Leadership Development

How To Develop A Powerful Professional Learning Community

Emma Adams, Melanie Chambers and Melanie Warnes describe how their school transformed professional learning through a comprehensive leadership and development model.
Three female teachers discuss strategy in a staff room.

Developing a learning-focused organisation

The British School of Brussels (BSB) is a non-selective, all-through international school with 1,350 students from 70 nationalities aged 1-18 years. The school is made up of 350 staff from diverse backgrounds.

Over a period of eight years, BSB has undergone a cultural shift, transforming into a thriving learning organisation. In terms of professional learning (PL), we have moved from a sporadic, directed model of professional development for teachers to an ongoing, intrinsically motivated, self-accountable model of PL for all.

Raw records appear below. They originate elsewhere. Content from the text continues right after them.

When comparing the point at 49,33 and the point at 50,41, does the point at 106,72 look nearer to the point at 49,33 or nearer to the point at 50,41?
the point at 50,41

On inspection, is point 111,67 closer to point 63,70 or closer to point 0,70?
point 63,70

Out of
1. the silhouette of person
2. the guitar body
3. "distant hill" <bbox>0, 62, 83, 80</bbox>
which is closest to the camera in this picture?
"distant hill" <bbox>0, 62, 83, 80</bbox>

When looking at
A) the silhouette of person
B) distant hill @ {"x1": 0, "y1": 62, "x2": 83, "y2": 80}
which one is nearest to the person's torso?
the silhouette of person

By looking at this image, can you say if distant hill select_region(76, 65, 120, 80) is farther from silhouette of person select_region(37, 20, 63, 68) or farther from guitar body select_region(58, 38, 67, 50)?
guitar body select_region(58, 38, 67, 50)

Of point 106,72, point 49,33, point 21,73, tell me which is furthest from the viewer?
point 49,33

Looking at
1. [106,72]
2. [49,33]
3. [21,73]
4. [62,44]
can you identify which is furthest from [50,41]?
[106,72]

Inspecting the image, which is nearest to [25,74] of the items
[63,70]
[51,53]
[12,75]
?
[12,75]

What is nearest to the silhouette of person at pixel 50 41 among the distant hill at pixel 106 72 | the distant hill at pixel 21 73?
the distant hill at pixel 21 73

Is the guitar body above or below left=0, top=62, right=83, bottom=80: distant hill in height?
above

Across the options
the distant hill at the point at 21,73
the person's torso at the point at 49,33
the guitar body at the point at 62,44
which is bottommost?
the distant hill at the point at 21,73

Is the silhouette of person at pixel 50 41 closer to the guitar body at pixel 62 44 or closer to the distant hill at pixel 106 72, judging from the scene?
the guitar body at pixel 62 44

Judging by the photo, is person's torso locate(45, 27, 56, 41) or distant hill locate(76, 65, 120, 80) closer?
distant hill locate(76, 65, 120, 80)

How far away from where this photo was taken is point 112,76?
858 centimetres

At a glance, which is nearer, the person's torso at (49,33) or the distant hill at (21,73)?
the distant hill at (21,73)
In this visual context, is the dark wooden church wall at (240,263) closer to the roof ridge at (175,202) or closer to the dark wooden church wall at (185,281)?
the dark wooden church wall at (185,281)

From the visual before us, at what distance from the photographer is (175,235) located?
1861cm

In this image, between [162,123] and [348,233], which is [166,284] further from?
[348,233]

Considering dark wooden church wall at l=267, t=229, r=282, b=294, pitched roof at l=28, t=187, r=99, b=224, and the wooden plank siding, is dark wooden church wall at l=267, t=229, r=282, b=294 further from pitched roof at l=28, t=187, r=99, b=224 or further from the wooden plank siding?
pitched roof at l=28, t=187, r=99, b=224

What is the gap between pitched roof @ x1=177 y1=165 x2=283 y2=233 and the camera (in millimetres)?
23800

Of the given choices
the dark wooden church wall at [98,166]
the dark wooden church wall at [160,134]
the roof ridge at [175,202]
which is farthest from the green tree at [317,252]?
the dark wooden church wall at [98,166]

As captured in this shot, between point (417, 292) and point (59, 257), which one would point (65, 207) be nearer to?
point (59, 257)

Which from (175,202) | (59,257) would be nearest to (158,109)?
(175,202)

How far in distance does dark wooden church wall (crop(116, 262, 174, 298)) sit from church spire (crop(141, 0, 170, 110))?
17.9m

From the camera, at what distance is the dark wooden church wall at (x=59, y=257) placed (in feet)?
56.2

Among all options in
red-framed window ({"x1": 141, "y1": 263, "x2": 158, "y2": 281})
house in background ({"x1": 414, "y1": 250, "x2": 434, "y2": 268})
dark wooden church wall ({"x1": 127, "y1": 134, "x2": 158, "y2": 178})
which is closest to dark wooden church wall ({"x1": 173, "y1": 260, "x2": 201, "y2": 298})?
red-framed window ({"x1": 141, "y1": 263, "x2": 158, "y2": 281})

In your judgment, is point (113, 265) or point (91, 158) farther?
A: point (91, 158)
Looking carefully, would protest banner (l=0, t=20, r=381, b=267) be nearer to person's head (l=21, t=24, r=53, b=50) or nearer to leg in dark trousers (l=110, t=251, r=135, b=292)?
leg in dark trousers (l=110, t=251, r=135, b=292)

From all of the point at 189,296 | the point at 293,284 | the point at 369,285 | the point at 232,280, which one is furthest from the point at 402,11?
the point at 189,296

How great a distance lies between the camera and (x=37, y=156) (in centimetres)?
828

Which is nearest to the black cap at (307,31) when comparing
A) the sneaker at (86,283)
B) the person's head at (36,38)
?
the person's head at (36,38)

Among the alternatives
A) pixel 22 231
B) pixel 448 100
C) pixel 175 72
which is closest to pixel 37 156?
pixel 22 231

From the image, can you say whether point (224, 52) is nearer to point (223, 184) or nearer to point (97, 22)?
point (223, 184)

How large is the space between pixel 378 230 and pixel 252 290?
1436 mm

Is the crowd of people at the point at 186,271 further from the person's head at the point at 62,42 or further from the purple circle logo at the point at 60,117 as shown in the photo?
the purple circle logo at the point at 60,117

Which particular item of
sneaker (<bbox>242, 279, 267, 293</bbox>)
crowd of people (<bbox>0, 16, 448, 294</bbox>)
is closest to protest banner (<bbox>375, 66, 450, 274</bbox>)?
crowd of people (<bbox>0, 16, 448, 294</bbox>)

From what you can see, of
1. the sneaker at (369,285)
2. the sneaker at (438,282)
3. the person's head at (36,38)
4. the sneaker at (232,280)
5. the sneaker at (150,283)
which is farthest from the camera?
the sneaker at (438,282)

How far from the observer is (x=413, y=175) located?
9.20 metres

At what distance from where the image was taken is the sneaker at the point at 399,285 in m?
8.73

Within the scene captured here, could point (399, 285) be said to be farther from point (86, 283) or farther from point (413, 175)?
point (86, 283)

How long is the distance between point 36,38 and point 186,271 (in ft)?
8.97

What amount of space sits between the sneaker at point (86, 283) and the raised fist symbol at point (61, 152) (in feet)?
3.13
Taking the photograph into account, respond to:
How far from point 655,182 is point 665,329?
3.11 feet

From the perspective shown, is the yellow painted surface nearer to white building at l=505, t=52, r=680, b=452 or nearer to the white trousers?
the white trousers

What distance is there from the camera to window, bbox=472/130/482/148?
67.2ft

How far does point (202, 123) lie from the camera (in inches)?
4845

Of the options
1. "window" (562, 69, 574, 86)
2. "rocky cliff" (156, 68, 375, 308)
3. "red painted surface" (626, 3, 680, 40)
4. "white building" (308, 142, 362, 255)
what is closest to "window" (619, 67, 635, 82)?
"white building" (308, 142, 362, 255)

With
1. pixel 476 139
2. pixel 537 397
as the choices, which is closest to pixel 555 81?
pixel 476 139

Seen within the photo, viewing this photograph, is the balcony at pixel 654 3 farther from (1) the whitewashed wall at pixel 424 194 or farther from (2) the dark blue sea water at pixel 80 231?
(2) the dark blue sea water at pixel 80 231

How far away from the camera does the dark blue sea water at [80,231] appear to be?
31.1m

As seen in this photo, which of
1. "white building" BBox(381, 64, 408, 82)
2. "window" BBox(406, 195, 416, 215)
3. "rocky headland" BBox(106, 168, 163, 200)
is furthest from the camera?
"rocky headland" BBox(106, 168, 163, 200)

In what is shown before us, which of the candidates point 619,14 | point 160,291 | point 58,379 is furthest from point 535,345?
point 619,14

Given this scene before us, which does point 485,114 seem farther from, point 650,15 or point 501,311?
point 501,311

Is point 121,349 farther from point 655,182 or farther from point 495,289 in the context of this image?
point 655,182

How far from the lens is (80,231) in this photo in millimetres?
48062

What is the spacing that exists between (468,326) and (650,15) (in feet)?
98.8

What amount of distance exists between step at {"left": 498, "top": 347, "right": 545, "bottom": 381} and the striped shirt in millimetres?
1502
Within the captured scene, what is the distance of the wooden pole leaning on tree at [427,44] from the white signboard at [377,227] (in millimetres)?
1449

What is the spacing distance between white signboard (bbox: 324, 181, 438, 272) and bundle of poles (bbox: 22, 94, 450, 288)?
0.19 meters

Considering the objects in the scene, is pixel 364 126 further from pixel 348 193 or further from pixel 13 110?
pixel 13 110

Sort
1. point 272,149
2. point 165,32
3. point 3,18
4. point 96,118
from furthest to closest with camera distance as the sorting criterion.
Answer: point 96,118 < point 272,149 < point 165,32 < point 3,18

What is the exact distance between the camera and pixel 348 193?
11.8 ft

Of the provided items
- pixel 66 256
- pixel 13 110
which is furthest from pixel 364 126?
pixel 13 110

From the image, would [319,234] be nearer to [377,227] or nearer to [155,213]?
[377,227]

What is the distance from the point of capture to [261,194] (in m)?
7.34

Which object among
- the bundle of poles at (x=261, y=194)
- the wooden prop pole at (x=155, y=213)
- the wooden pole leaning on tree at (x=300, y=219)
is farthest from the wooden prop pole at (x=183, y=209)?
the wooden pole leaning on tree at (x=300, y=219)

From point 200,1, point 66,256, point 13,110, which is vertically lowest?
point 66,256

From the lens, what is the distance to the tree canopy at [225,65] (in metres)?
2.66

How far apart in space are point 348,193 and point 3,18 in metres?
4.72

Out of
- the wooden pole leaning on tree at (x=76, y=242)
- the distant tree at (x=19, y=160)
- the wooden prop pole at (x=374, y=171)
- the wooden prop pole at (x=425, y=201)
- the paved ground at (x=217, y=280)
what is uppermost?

The professional learning community (PLC[1]) model in this setting fosters staff interdependency and self-directed learning and is underpinned by distributed leadership. Within our school, we believe that as professionals the most valuable resource we have is each other, and we can learn from one another irrespective of our roles, functions or positions in the school.

The professional learning community model

BSB's PLC is a ‘whole-school model’[2] that includes teaching staff, operational personnel and students, valuing inquiry and collaboration among all community members. Our sustainable growth is driven by evidence-based and research-informed decisions, steering clear of superficial trends. We prioritise peer and self-accountability over traditional top-down approaches.

Approaching professional learning in this way has been part of a wider cultural shift. This work is set in the context of our co-created Guiding Statements that influence all decisions and actions at every level of the organisation. Working in this way ensures we remain ethically focused and growth-orientated.